D2L - 8.7. Densely Connected Networks (DenseNet)

https://d2l.ai/chapter_convolutional-modern/densenet.html

8.7. Densely Connected Networks (DenseNet) — Dive into Deep Learning 1.0.0-beta0 documentation

8.7. Densely Connected Networks (DenseNet)

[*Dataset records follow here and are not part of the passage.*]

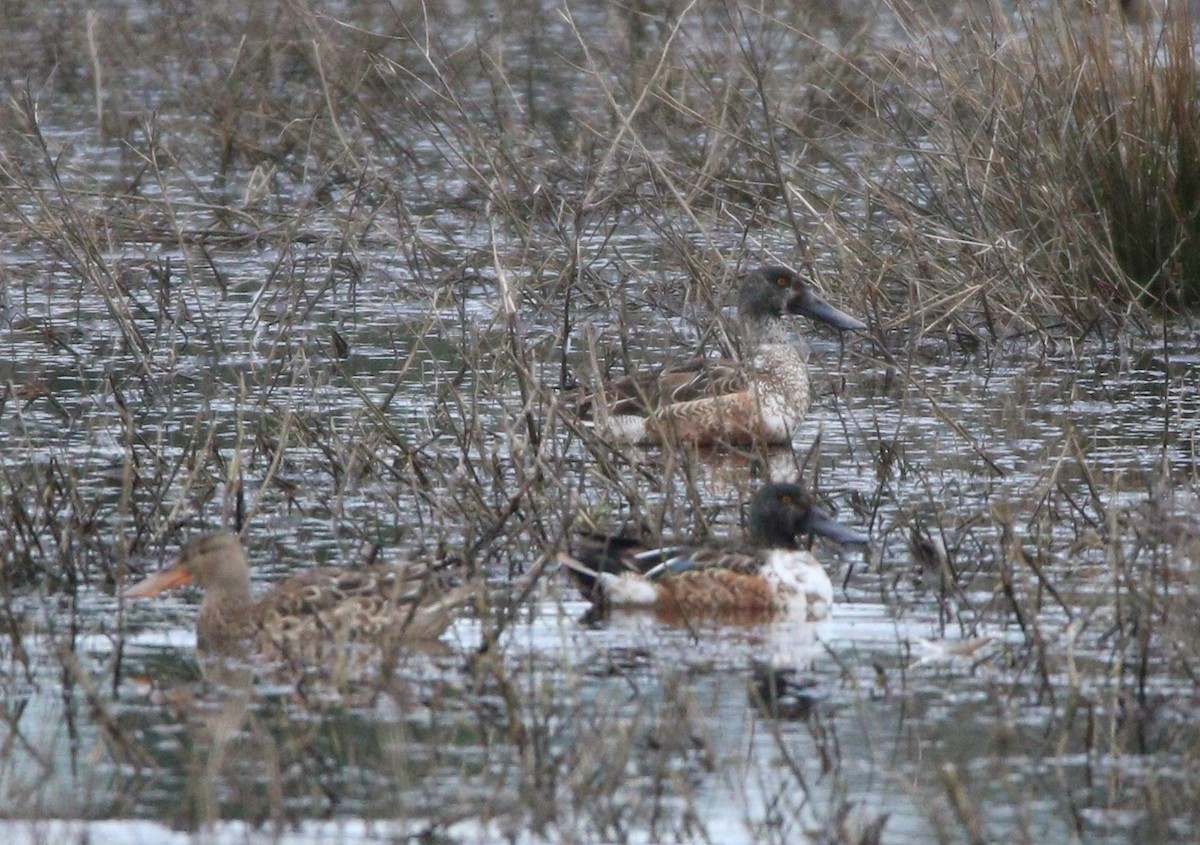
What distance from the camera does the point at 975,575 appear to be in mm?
6875

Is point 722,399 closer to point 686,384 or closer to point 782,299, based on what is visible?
point 686,384

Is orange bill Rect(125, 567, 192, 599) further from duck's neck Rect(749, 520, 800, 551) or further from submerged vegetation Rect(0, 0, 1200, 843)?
duck's neck Rect(749, 520, 800, 551)

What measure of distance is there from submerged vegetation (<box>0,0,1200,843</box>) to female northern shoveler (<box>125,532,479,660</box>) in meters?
0.12

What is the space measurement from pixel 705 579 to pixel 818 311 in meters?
3.35

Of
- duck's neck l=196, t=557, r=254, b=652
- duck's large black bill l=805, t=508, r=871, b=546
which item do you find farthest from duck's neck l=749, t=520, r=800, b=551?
duck's neck l=196, t=557, r=254, b=652

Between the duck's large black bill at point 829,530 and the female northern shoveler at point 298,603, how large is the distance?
1.22 meters

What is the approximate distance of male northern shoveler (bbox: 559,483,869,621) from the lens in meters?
6.65

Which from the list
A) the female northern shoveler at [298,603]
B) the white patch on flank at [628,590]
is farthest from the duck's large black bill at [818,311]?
the female northern shoveler at [298,603]

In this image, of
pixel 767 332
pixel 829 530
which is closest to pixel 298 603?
pixel 829 530

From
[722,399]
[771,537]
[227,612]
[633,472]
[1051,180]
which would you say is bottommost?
[227,612]

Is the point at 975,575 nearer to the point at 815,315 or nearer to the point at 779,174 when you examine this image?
the point at 779,174

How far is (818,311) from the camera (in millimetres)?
9922

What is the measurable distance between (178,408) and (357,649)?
3.43 metres

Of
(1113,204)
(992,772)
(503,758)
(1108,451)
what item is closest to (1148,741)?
(992,772)
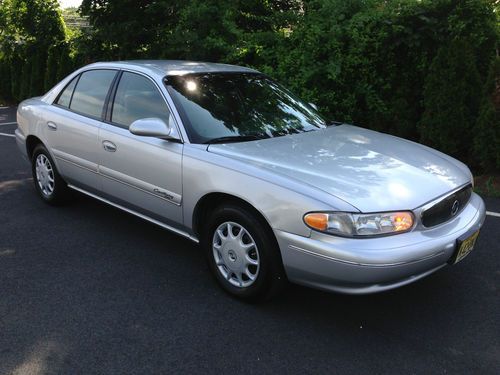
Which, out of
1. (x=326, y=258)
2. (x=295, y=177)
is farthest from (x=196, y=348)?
(x=295, y=177)

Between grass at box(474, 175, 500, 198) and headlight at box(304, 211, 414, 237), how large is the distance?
12.0 feet

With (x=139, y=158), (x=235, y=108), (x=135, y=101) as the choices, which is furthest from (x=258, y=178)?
(x=135, y=101)

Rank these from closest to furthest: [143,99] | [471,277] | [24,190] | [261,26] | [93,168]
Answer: [471,277] < [143,99] < [93,168] < [24,190] < [261,26]

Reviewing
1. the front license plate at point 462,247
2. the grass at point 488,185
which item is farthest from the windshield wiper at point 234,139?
the grass at point 488,185

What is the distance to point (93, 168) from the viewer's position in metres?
4.52

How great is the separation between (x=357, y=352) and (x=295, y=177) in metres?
1.07

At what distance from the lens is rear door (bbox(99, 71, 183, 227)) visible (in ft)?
12.4

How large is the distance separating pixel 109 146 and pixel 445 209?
8.58 ft

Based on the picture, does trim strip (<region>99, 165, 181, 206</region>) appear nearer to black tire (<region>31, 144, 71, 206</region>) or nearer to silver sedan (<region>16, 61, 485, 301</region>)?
silver sedan (<region>16, 61, 485, 301</region>)

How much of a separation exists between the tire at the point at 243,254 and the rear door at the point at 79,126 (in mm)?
1455

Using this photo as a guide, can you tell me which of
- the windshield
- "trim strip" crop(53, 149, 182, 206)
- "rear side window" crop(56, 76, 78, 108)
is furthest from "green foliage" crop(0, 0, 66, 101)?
the windshield

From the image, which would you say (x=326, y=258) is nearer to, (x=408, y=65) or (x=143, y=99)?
(x=143, y=99)

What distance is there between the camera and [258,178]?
10.6 feet

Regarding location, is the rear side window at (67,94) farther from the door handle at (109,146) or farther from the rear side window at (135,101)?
the door handle at (109,146)
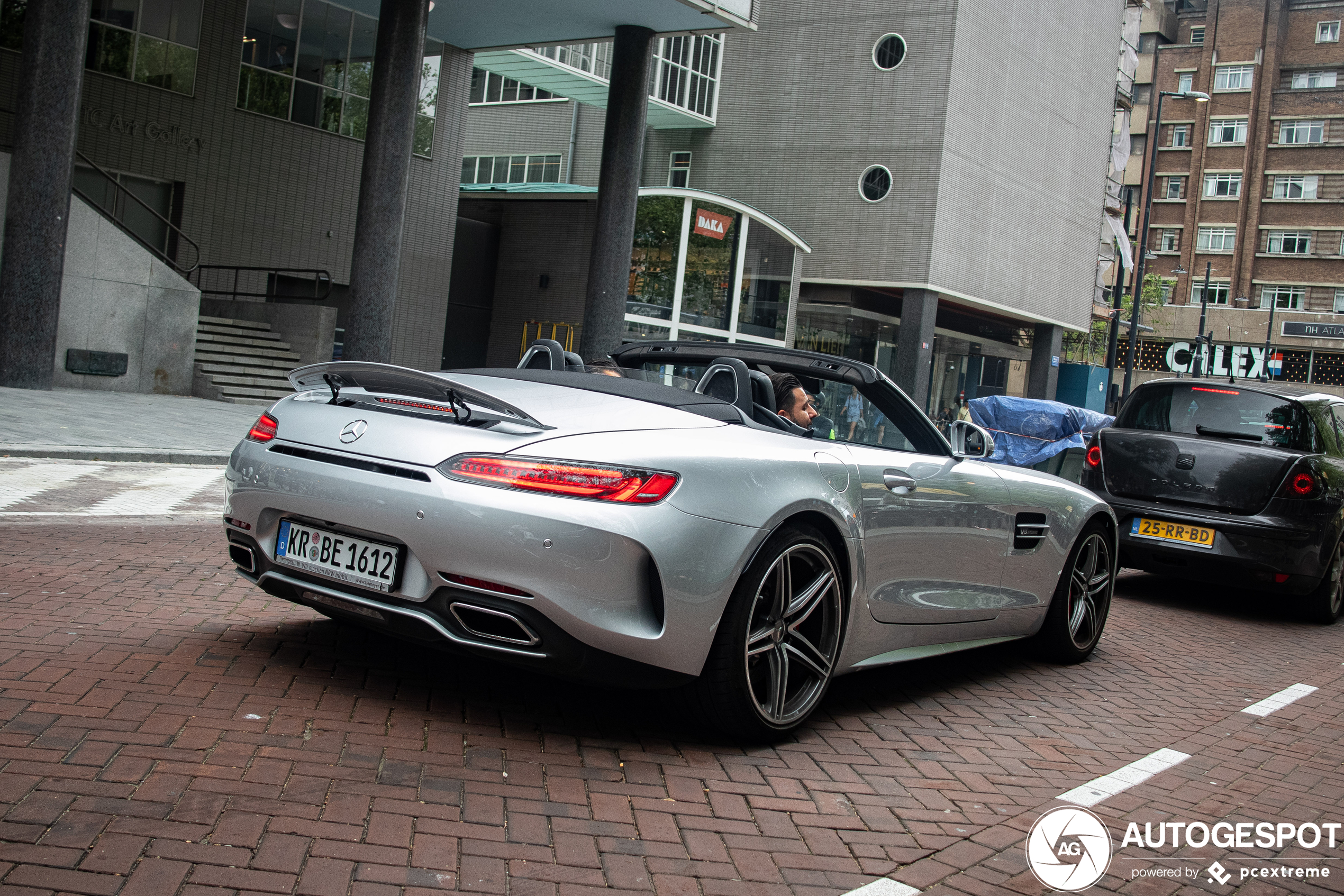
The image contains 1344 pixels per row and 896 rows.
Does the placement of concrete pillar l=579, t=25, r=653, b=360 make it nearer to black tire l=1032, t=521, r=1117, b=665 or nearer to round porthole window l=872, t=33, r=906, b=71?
black tire l=1032, t=521, r=1117, b=665

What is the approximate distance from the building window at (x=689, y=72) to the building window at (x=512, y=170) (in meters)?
4.78

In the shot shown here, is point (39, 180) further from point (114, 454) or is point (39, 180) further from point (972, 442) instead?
point (972, 442)

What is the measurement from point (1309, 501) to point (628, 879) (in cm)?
710

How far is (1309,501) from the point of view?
325 inches

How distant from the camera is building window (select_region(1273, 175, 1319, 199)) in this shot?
71.1 m

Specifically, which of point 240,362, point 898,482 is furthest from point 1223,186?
point 898,482

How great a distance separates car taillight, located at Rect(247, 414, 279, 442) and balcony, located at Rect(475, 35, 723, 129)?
1161 inches

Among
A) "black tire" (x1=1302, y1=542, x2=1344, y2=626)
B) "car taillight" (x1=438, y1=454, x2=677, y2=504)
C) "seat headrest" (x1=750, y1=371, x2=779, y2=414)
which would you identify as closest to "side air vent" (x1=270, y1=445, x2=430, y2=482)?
"car taillight" (x1=438, y1=454, x2=677, y2=504)

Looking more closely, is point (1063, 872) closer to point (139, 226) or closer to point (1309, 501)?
point (1309, 501)

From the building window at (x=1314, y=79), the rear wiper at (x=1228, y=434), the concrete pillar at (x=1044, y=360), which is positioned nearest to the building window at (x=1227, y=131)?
the building window at (x=1314, y=79)

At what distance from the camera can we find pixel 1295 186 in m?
71.6

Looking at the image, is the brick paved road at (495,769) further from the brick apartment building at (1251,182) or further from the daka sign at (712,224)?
the brick apartment building at (1251,182)

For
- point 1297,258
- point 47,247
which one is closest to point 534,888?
point 47,247

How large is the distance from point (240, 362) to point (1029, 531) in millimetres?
17523
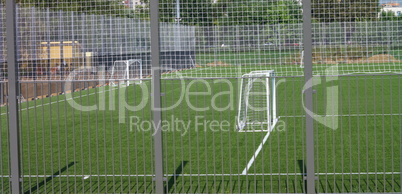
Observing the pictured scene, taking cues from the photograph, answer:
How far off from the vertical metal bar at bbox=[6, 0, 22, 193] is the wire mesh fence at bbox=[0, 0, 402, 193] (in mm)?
13

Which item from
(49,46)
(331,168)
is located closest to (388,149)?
(331,168)

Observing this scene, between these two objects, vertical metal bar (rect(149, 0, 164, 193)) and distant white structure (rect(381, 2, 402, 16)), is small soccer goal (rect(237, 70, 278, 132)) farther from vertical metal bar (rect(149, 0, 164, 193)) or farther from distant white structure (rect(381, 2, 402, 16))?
distant white structure (rect(381, 2, 402, 16))

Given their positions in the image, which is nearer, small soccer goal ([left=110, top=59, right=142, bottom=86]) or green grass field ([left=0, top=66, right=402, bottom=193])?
small soccer goal ([left=110, top=59, right=142, bottom=86])

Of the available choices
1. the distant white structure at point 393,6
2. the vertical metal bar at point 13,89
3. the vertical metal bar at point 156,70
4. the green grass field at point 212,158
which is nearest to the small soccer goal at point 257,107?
the green grass field at point 212,158

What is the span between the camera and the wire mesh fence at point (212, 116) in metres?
6.47

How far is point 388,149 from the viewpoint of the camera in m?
10.3

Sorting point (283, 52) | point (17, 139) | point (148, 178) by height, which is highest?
point (283, 52)

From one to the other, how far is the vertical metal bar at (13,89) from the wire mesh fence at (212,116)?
0.04 ft

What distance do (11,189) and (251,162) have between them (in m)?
3.90

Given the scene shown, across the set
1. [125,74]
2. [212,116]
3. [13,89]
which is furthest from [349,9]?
[13,89]

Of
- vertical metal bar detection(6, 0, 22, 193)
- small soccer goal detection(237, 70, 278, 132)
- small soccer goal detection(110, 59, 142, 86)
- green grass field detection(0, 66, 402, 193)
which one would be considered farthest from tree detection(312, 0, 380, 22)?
vertical metal bar detection(6, 0, 22, 193)

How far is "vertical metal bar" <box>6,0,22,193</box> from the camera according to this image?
6.41 m

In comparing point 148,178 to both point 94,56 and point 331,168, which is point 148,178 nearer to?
point 331,168

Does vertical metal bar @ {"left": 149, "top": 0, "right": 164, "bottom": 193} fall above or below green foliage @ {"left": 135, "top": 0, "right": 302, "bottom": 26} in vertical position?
below
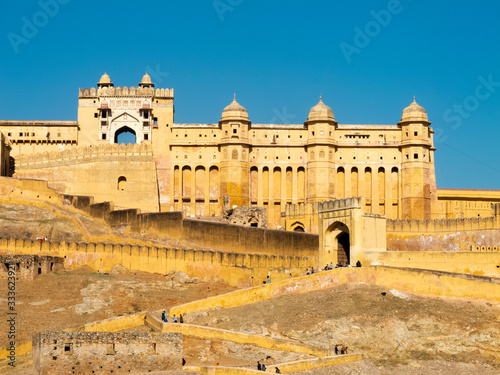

ResNet significantly changed the view of how to parametrize the functions in deep networks. DenseNet (dense convolutional network) is to some extent the logical extension of this (Huang et al., 2017). DenseNet is characterized by both the connectivity pattern where each layer connects to all the preceding layers and the concatenation operation (rather than the addition operator in ResNet) to preserve and reuse features from earlier layers. To understand how to arrive at it, let’s take a small detour to mathematics.

 

ResNet은 심층 네트워크에서 기능을 매개변수화하는 방법에 대한 관점을 크게 변경했습니다. DenseNet(dense convolutional network)은 어느 정도 이것의 논리적 확장입니다(Huang et al., 2017). DenseNet은 각 레이어가 모든 이전 레이어에 연결되는 연결 패턴과 이전 레이어의 기능을 보존하고 재사용하기 위한 연결 작업(ResNet의 추가 연산자가 아님)이 모두 특징입니다. 그것에 도달하는 방법을 이해하기 위해 수학으로 약간 우회해 봅시다.

 

import torch
from torch import nn
from d2l import torch as d2l

 

8.7.1. From ResNet to DenseNet

 

Recall the Taylor expansion for functions. For the point x=0 it can be written as

함수에 대한 Taylor 확장을 상기하십시오. 점 x=0에 대해 다음과 같이 쓸 수 있습니다.

 

The key point is that it decomposes a function into increasingly higher order terms. In a similar vein, ResNet decomposes functions into

 

요점은 함수를 점점 더 고차 항으로 분해한다는 것입니다. 유사한 맥락에서 ResNet은 기능을 다음으로 분해합니다.

 

 

That is, ResNet decomposes f into a simple linear term and a more complex nonlinear one. What if we wanted to capture (not necessarily add) information beyond two terms? One such solution is DenseNet (Huang et al., 2017).

 

즉, ResNet은 f를 간단한 선형 항과 더 복잡한 비선형 항으로 분해합니다. 두 용어 이상의 정보를 캡처(반드시 추가할 필요는 없음)하려면 어떻게 해야 합니까? 그러한 솔루션 중 하나가 DenseNet입니다(Huang et al., 2017).

 

Fig. 8.7.1  The main difference between ResNet (left) and DenseNet (right) in cross-layer connections: use of addition and use of concatenation.

 

As shown in Fig. 8.7.1, the key difference between ResNet and DenseNet is that in the latter case outputs are concatenated (denoted by [,]) rather than added. As a result, we perform a mapping from x to its values after applying an increasingly complex sequence of functions:

 

그림 8.7.1에서 볼 수 있듯이 ResNet과 DenseNet의 주요 차이점은 후자의 경우 출력이 추가되지 않고 연결된다는 것입니다([,]로 표시). 결과적으로 점점 더 복잡한 함수 시퀀스를 적용한 후 x에서 해당 값으로 매핑을 수행합니다.

 

 

In the end, all these functions are combined in MLP to reduce the number of features again. In terms of implementation this is quite simple: rather than adding terms, we concatenate them. The name DenseNet arises from the fact that the dependency graph between variables becomes quite dense. The last layer of such a chain is densely connected to all previous layers. The dense connections are shown in Fig. 8.7.2.

 

결국 이러한 기능을 모두 MLP로 결합하여 기능 수를 다시 줄입니다. 구현 측면에서 이것은 매우 간단합니다. 용어를 추가하는 대신 용어를 연결합니다. DenseNet이라는 이름은 변수 간의 종속성 그래프가 상당히 조밀해진다는 사실에서 유래되었습니다. 이러한 체인의 마지막 레이어는 이전의 모든 레이어와 조밀하게 연결됩니다. 조밀한 연결은 그림 8.7.2에 나와 있습니다.

 

Fig. 8.7.2  Dense connections in DenseNet. Note how the dimensionality increases with depth.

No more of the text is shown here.